中華という名はついていますが、日本で創作された「冷やし中華」。地域によって冷やしラーメン、冷麺などとも呼ばれていますが、今年の夏は、定番の具にひと工夫してみませんか。旬の夏野菜をふんだんにとり入れ、ゴマと黒酢のタレを組み合わせれば、味も栄養価もさらにアップ。夏のぐったりにうれしい一皿になります。

暑さで食欲が落ちやすいこの季節、食べたくなるのが冷たい麺類ですね。しかし、麺だけでは炭水化物は摂れても、体に必要なタンパク質や脂質、ビタミン・ミネラルが不足しがちです。
「冷やし中華」の利点は、涼感とともに、様々な食材の栄養素をまとめて摂れること。

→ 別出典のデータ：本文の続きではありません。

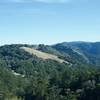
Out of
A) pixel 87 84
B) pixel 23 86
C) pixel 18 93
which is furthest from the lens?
pixel 23 86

錦糸卵、焼き豚、きゅうり、もやし、紅しょうがなどの具材はまさに「五味五色」に通じる組み合わせ。食のバランスを整える発想にぴったりのメニューです。しかもつるりとした麺の喉ごしと、疲れを癒やしてくれる甘酸っぱい味付けは、暑い夏の盛りに欲しくなる味覚の一つです。

冷やし中華のもう一つの利点は、具材や味付けを簡単にアレンジして楽しめることです。そこでぜひ試していただきたい具材が、トマト、ゴーヤ、かぼちゃ、なすなどの色の濃い夏野菜。夏の陽光を全身に浴びて育ったこれらの夏野菜は、体に大切なビタミン・ミネラルが豊富。
夏は紫外線も強く、夏のぐったりにつながりやすい時季。栄養たっぷりの様々な種類の夏野菜を一緒に摂ることで、体を守ってくれる働きに期待ができます。

黒酢とにんにく、豊富なゴマなどのスタミナ食材を合わせ、タレもひと工夫してみてはいかがでしょうか。夏野菜の力強さに負けないコクと風味のゴマダレは、茹でたお肉にもよく合います。
美味しさも栄養価もアップした、ご家庭オリジナルの冷やし中華を楽しんでみませんか。